* **Text**:
>>>

In the latest iteration of HRW’s shoddy reports about Egypt, it condemns the execution of three Muslim Brotherhood members who plotted and killed 26-year-old Mohamed Al-Morli, the son of an Egyptian judge, in cold blood in front of his house in 2014.

The assailants opened fire on Al-Morli, mistakenly believing him to be an officer with the Ministry of Interior as part of the terrorism wave targeting security officers after the 30 June Revolution that ousted Muslim Brotherhood rule.

As the date implies, this crime did not take place recently, and the trial of those responsible has taken years in the courts. The capture of the three culprits was made after months of investigations that finally led to the three assailants.

Subsequent investigations confirmed that the three had indeed committed the crime, and a court in Mansoura sentenced them to death for premeditated murder in July 2016.

This sentence was confirmed in December 2017 by the Court of Cassation, which rejected an appeal filed by the defendants’ attorneys. On 7 February, the execution of the three murderers took place in Alexandria after five years of investigations and court procedures.

The sentences and trials of the three Brotherhood members who committed this murder were thus not arbitrary or politically motivated, as HRW statements and Brotherhood-affiliated networks have claimed.

The three murderers had confessed to the crime, believing that the victim was an officer, someone whom, for them, was a fair target.

The crime took place after the Muslim Brotherhood declared war on the Egyptian state through its call for “general mobilisation” made upon the capture of supreme guide Mohamed Badie.

Since then, group members of all ages and ranks have targeted security officers, army officers, public officials, citizens, and even public services with assassinations and bombings.

Thousands of reported attacks have taken place from 2013 until today, with thousands of victims being targeted especially by Brotherhood armed wings Hasm and Liwaa Al-Thawra.

The death penalty is still applicable in over 50 countries today, including the US (the home country of HRW) and Japan. However, the intention here is not to discuss the morality of this punishment, but instead to elaborate on HRW’s relentless efforts to label the Egyptian judiciary system, older than that of many countries, as biased and politicised.

Reviewing a report by HRW about Egypt is not far from reviewing one by terrorist Muslim Brotherhood online networks such as Ikhwanweb. The Muslim Brotherhood’s propaganda apparatus, which includes the satellite TV channel AlJazeera, a few newspapers, and now NGOs such as HRW, has claimed that the motives behind the death sentences were purely political.

The allegations of torture included in the HRW statements were based on a letter written by one of the convicts, presumably smuggled outside the prison, and nothing else.

<<<

* **Records**:
>>>

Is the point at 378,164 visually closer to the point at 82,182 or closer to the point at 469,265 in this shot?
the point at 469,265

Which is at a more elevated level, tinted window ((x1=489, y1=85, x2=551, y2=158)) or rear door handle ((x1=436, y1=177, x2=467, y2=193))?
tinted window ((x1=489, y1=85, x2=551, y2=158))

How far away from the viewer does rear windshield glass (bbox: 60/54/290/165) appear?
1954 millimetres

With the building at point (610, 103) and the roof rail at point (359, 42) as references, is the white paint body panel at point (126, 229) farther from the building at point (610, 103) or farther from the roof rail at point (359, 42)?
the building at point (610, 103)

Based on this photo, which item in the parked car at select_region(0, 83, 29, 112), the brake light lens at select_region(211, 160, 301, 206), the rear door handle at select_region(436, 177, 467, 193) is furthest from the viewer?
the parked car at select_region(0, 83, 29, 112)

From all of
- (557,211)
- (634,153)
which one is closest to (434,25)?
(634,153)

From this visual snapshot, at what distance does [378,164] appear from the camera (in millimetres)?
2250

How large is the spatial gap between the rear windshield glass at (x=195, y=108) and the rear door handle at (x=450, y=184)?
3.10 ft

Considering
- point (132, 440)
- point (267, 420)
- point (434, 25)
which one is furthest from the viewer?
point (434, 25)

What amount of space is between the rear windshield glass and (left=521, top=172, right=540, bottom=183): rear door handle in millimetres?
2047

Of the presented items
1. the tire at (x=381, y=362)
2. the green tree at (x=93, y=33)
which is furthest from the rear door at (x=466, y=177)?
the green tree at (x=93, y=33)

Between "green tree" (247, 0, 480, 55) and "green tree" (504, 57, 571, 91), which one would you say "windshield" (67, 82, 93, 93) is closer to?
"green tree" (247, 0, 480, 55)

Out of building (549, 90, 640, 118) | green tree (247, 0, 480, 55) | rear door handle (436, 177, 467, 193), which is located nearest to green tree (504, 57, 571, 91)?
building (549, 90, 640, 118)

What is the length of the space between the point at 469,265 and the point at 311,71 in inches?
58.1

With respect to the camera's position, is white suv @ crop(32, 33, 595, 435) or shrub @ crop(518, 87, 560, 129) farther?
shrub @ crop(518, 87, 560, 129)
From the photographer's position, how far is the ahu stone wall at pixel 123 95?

<<<

* **Task set**:
(1) Reproduce the article on the Al-Morli executions, everything from "The death penalty" down to "and nothing else.".
(2) Continue the article on the Al-Morli executions, starting after its final sentence.

* **Task answers**:
(1)
The death penalty is still applicable in over 50 countries today, including the US (the home country of HRW) and Japan. However, the intention here is not to discuss the morality of this punishment, but instead to elaborate on HRW’s relentless efforts to label the Egyptian judiciary system, older than that of many countries, as biased and politicised.

Reviewing a report by HRW about Egypt is not far from reviewing one by terrorist Muslim Brotherhood online networks such as Ikhwanweb. The Muslim Brotherhood’s propaganda apparatus, which includes the satellite TV channel AlJazeera, a few newspapers, and now NGOs such as HRW, has claimed that the motives behind the death sentences were purely political.

The allegations of torture included in the HRW statements were based on a letter written by one of the convicts, presumably smuggled outside the prison, and nothing else.

(2)
The report neglects the fact that the majority of the terrorist group’s leaders, including the supreme guide, are behind bars in the custody of the government.

If the government had wished to “send a message”, it could have used one of the chief leaders of the group to send it instead of three little-known members.

Moreover, the HRW statements purposely ignore the fact that court procedures in Egypt can take months if not years, and in the case of the three murderers it took five years to achieve justice for the victim and his family.

The innocent victim was a young man who was killed in front of his home by terrorists. He is not mentioned in HRW’s morally questionable statements.

But Al-Morli was but one innocent victim among the many thousands who have been killed or injured at the hands of Muslim Brotherhood terrorism. That terrorism is funded and sponsored by none other than director of HRW Kenneth Roth’s close friend Prince Tamim bin Hamad of Qatar.

Roth’s dubious relations with Qatari royalty have led him to become a mouthpiece for Bin Hamad. In a tweet issued in February 2018,

Roth bluntly wrote that Qatar emir denounces people in region who commit war crimes and are then candidates for president. He could mean Egypt’s President Abdel-Fattah Al-Sisi.

Or without the “election”, the Saudi crown prince.

HRW And Qatar

Yet, Roth is talking about his close friend the Qatari prince as if the latter were some sort of Jeffersonian democrat or elected official. Instead, he is the absolute monarch of a tiny principality that has sponsored more terrorism than any regime in modern history and is only rivalled by the Iranian one.

Some of the most notorious terrorists in the world have chosen Qatar as a haven, making it resemble for terrorists what Tortuga, an island off the coast of Haiti, was for pirates in the 17th century.

In that safe haven, terrorists are plotting attacks against their own countries with the blessings of Roth’s beloved emir.

Moreover, Qatar remains the only country in the world using Southeast Asian slave labour to build billions of dollars’ worth of buildings in preparation for the 2022 football World Cup amidst general international condemnation. Preaching human rights while at the same time using slave labour doesn’t really add up.

HRW has a reputation for shoddy human rights reporting that relies on anonymous witnesses and hearsay evidence. Since the massive donation by US billionaire George Soros in 2010 of some $100 million, the organisation has become a front for propaganda presented under the guise of apparently neutral human rights reports, especially about the Middle East.

Under Roth’s leadership, HRW has been criticised by many for its shallow and biased investigations, but the one criticism that tops them all was by none other than its original founder and former president Robert L Bernstein.

Bernstein accused HRW of poor research methods and an over-reliance on “witnesses whose stories cannot be verified and who may testify for political advantage”.

What we are witnessing in the case of the execution of the three murderers of the Egyptian judge’s son is an illustration of the testament of HRW’s own founder regarding the poor shape the organisation has reached under Roth’s direction.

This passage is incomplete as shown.